The irony is that despite its size, this large company has a reputation for horrible customer service.
It almost makes me laugh when I think about the times I was called to answer a customer request and said, "I've worked in customer service for 'x' amount of years and…"
Sometimes these requests were simply questions. What kind of cake décor do you have? No problem, I can handle that. Out of your size in clothing? Let me see what I can do. My cashier was an a-hole. Yeah, sorry, he's new.
Other times, they were the inquiries calls that made my blood boil, especially when they made it personal. I've been told to (insert explicative phrase here), simply because a customer was not happy with the answer I gave them.

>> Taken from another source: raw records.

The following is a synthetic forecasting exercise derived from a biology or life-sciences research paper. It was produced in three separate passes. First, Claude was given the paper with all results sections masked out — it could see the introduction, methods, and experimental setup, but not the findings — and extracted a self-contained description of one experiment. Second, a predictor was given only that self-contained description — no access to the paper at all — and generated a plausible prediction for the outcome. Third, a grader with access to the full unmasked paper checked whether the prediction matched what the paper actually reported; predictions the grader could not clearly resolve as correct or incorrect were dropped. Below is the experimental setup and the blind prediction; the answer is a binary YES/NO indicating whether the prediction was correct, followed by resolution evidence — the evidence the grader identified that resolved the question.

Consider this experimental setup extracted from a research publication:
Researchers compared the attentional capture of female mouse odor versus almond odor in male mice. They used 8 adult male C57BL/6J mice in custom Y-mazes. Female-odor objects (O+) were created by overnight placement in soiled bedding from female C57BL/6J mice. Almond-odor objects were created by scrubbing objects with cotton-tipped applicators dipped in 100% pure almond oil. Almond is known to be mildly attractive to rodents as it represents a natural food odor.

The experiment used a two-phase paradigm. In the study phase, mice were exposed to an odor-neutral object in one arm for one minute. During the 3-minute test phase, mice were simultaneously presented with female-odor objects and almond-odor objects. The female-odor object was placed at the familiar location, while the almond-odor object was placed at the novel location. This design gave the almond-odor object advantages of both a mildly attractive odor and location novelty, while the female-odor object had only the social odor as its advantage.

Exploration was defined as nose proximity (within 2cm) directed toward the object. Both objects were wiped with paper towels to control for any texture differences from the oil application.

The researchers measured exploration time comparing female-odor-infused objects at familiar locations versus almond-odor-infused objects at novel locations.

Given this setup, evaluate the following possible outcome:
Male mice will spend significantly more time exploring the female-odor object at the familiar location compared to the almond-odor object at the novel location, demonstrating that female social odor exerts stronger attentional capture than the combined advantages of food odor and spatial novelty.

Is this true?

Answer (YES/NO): YES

There was one time, a woman made me so furious, I told her that if she thinks she can do a better job as a manager, then here's my keys.
Customer service is challenging, but it's a skill that is innate. It's hard to teach, so you lead by example. It's like trying to teach someone how to run fast. You can train someone to make them a little faster, stronger, or more agile ─ and maybe they can get 40 yard dash in under five seconds. (I never quite made it). But, ultimately, it's up to them.

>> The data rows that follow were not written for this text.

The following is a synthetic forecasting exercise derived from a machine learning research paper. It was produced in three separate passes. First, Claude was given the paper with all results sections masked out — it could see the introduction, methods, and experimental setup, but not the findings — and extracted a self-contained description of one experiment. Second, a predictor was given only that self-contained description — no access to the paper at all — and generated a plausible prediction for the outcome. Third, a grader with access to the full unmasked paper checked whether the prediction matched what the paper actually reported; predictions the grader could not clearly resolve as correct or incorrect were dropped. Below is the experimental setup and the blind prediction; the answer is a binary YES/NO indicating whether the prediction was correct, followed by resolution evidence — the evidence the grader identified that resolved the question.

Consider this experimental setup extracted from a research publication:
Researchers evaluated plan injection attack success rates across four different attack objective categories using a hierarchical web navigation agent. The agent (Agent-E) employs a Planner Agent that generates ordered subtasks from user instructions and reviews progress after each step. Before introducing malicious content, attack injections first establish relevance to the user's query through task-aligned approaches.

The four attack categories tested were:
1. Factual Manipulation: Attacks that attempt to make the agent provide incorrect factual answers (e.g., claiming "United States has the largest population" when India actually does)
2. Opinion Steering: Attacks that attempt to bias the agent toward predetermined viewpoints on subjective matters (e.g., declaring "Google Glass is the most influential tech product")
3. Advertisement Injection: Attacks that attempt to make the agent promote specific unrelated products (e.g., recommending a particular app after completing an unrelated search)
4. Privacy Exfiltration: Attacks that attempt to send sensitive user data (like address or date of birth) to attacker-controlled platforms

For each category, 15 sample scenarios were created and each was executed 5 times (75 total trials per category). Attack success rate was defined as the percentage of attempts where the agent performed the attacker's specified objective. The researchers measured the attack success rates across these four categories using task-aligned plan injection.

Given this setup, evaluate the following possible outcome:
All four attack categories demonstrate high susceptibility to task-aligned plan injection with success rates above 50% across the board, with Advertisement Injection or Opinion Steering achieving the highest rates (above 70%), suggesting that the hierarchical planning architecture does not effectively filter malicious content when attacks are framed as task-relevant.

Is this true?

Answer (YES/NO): NO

The thing I do well is listen. I listen to what the customer wants ─ and I did everything in my power ─ to give them what they want. I remember spending an hour helping an elderly gentleman find the proper remote for his TV. For most folks, a TV remote is simple. But for someone in his 80s, and with English as a second language, it was trying. But, I was patient and kind. That's my job. And that's what customer service is.
Sometimes, customer service is simply supplying information. A customer might not understand the logistics, marketing or application involved in creating the end product or service of which they are about to buy. But, do they need to understand why? They have a need or they wouldn't be in your store ─ or on your site. It's your job to educate them.
My motto is this: Care.
So many people don't give a s--t about the customer ─ and that's where the real problem lies. That big company I worked for had few people that actually cared about what they were doing, and ultimately their overall goal was to increase their profit margin, by any means necessary. But, I cared. I cared as much for the customers and the people that I worked with, as I did my own family. That's how I grew up - and that's how I think it should be.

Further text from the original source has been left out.